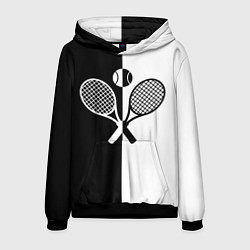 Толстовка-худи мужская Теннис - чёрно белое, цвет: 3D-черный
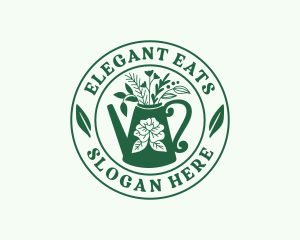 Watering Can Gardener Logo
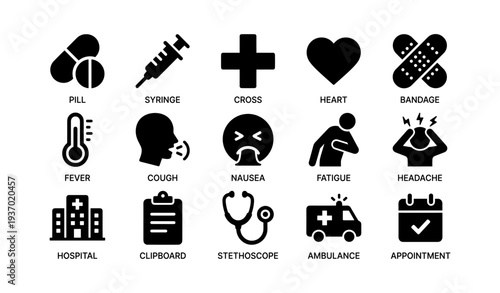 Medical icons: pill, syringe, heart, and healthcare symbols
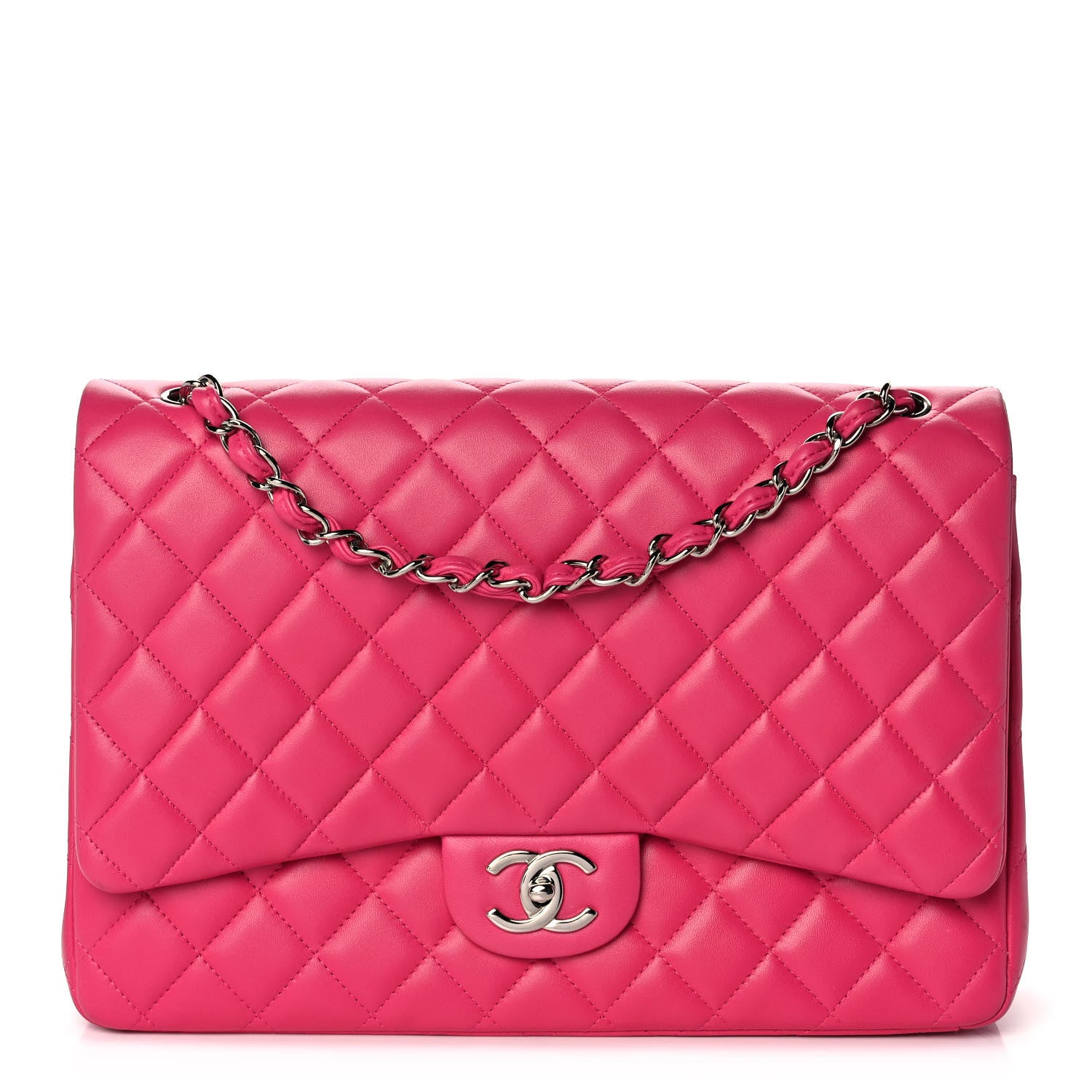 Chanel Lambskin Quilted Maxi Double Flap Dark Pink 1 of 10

☆ ☆ ☆ ☆ ☆ ☆ ☆

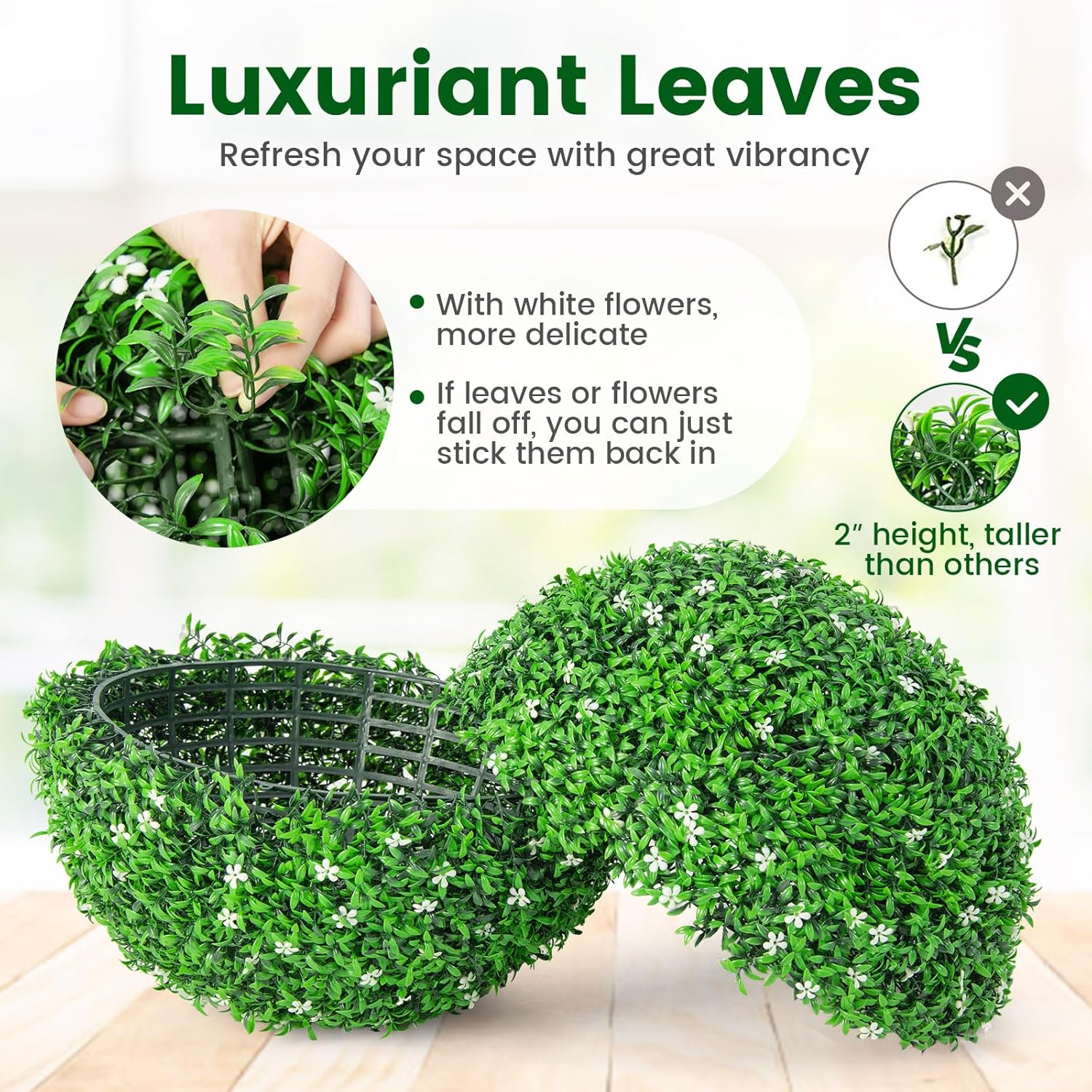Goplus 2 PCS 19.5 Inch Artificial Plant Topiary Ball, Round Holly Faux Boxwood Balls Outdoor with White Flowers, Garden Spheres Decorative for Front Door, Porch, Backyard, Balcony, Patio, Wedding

☆ ☆ ☆ ☆ ☆ ☆ ☆

» **Exercise**:
Pull out the entries that begin at the line containing "Толстовка-худи мужская Теннис" and stop after the line containing "Chanel Lambskin Quilted", copying each caption word for word and leaving out the pictures.

» **Result for this exercise**:
 Толстовка-худи мужская Теннис - чёрно белое, цвет: 3D-черный
 Watering Can Gardener Logo
 Medical icons: pill, syringe, heart, and healthcare symbols
 Chanel Lambskin Quilted Maxi Double Flap Dark Pink 1 of 10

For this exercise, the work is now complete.